**PROBLEM DETAILS**
Reproduce the full listing below exactly. Do not include the pictures.
··· RECORDS FOR THE TASK
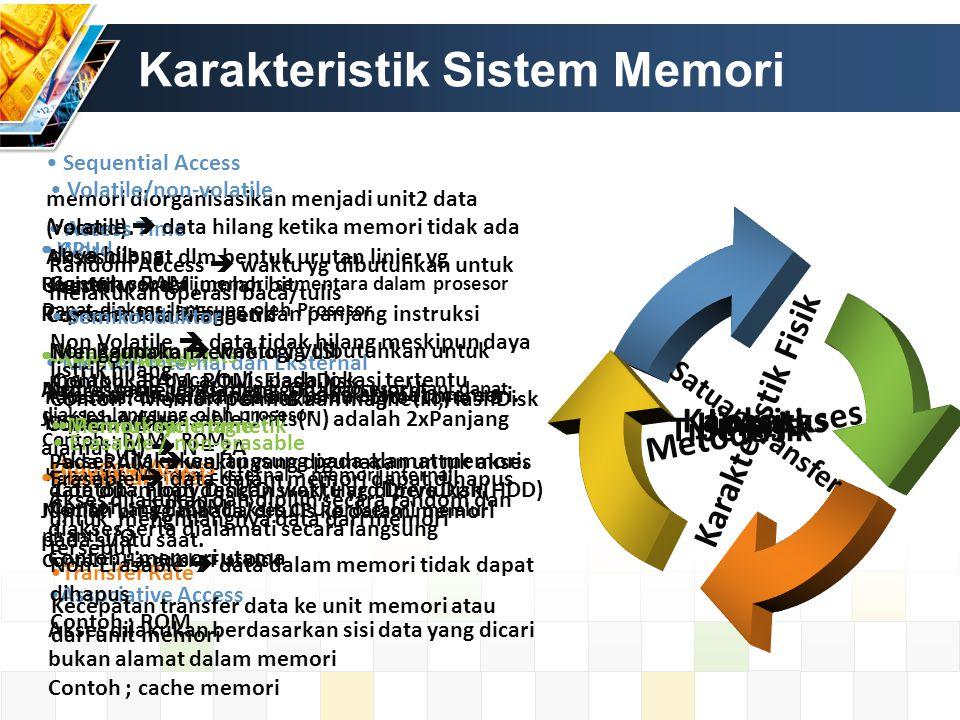 Karakteristik Sistem Memori Lokasi CPU Register : sebagai memori sementara dalam prosesor Dapat diakses langsung oleh Prosesor Internal (main) Memori yang berada diluar CPU(prosesor) tapi dapat diakses langsung oleh prosesor Contoh : RAM, ROM Eksternal Memori yang dapat diakses CPU(prosesor) melalui piranti I/O Contoh : Harddisk, FlasDisk Kapasitas Memori Internal dan Eksternal Kapasitas: dinyatakan dalam bentuk byte (1byte = 8 bit) atau word.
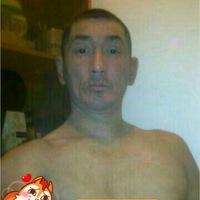 Vladimir уланов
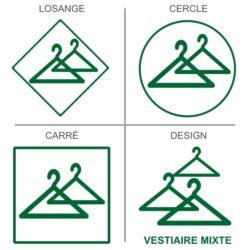 Sticker vestiaires mixtes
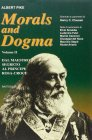 Morals and Dogma Vol. 2: Dal Maestro Segreto al Principe Rosa-Croce Albert Pike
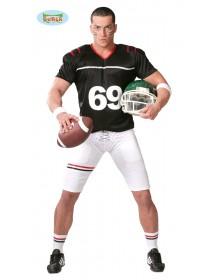 Fato Jogador Futebol Americano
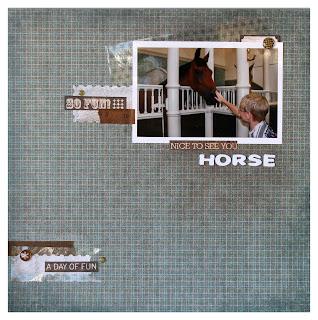 Layout HORSE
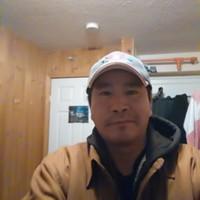 Friendly365's photo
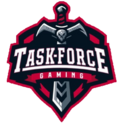 Task Force Gaminglogo square.png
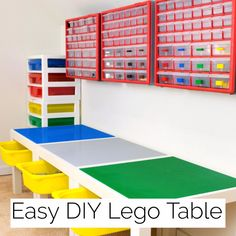 This DIY Lego table IKEA hack is so easy! Turns a simple IKEA Lack table into the perfect place to create and play. Get the tutorial and find out where to buy those amazing drawers at The Handyman's Daughter! ikea DIY Lego Table with Storage Lego Tisch Ikea Hack, Table Lego Ikea, Lego Table With Storage, Lego Desk, Lego Wall, Lego Duplo Table, Lego Building Table, Craft Table Ikea, Laquer Une Table
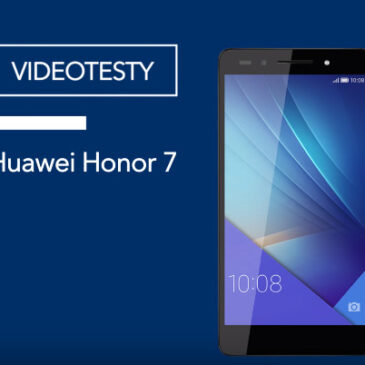 Test Huawei Honor 7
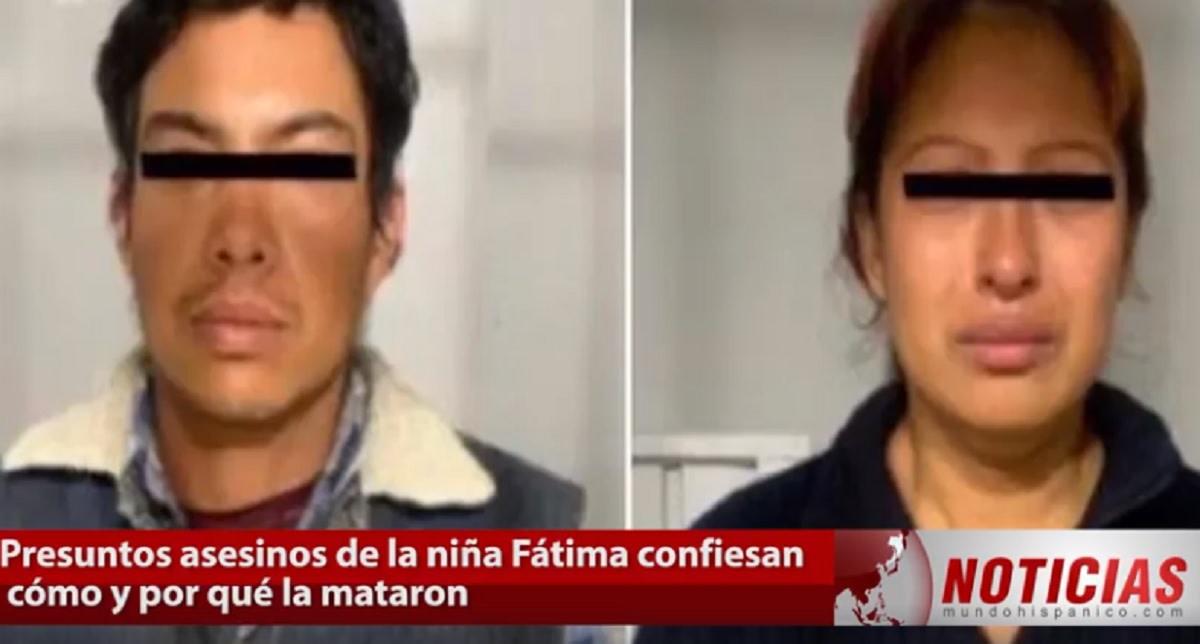 Asesinos de Fátima-confesaron-niña-México
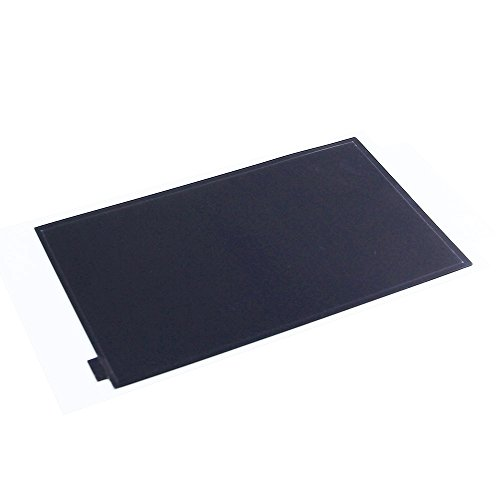 Valley Of The Sun Genuine New Display & Touch Screen Dust-Proof Mat Sponge Rubber Gasket Pad for Nintendo Switch NS Game Console Replacement Repair Spare Parts Accessories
······
**SOLUTION FOR THIS TASK**
 Karakteristik Sistem Memori Lokasi CPU Register : sebagai memori sementara dalam prosesor Dapat diakses langsung oleh Prosesor Internal (main) Memori yang berada diluar CPU(prosesor) tapi dapat diakses langsung oleh prosesor Contoh : RAM, ROM Eksternal Memori yang dapat diakses CPU(prosesor) melalui piranti I/O Contoh : Harddisk, FlasDisk Kapasitas Memori Internal dan Eksternal Kapasitas: dinyatakan dalam bentuk byte (1byte = 8 bit) atau word.
 Vladimir уланов
 Sticker vestiaires mixtes
 Morals and Dogma Vol. 2: Dal Maestro Segreto al Principe Rosa-Croce Albert Pike
 Fato Jogador Futebol Americano
 Layout HORSE
 Friendly365's photo
 Task Force Gaminglogo square.png
 This DIY Lego table IKEA hack is so easy! Turns a simple IKEA Lack table into the perfect place to create and play. Get the tutorial and find out where to buy those amazing drawers at The Handyman's Daughter! ikea DIY Lego Table with Storage Lego Tisch Ikea Hack, Table Lego Ikea, Lego Table With Storage, Lego Desk, Lego Wall, Lego Duplo Table, Lego Building Table, Craft Table Ikea, Laquer Une Table
 Test Huawei Honor 7
 Asesinos de Fátima-confesaron-niña-México
 Valley Of The Sun Genuine New Display & Touch Screen Dust-Proof Mat Sponge Rubber Gasket Pad for Nintendo Switch NS Game Console Replacement Repair Spare Parts Accessories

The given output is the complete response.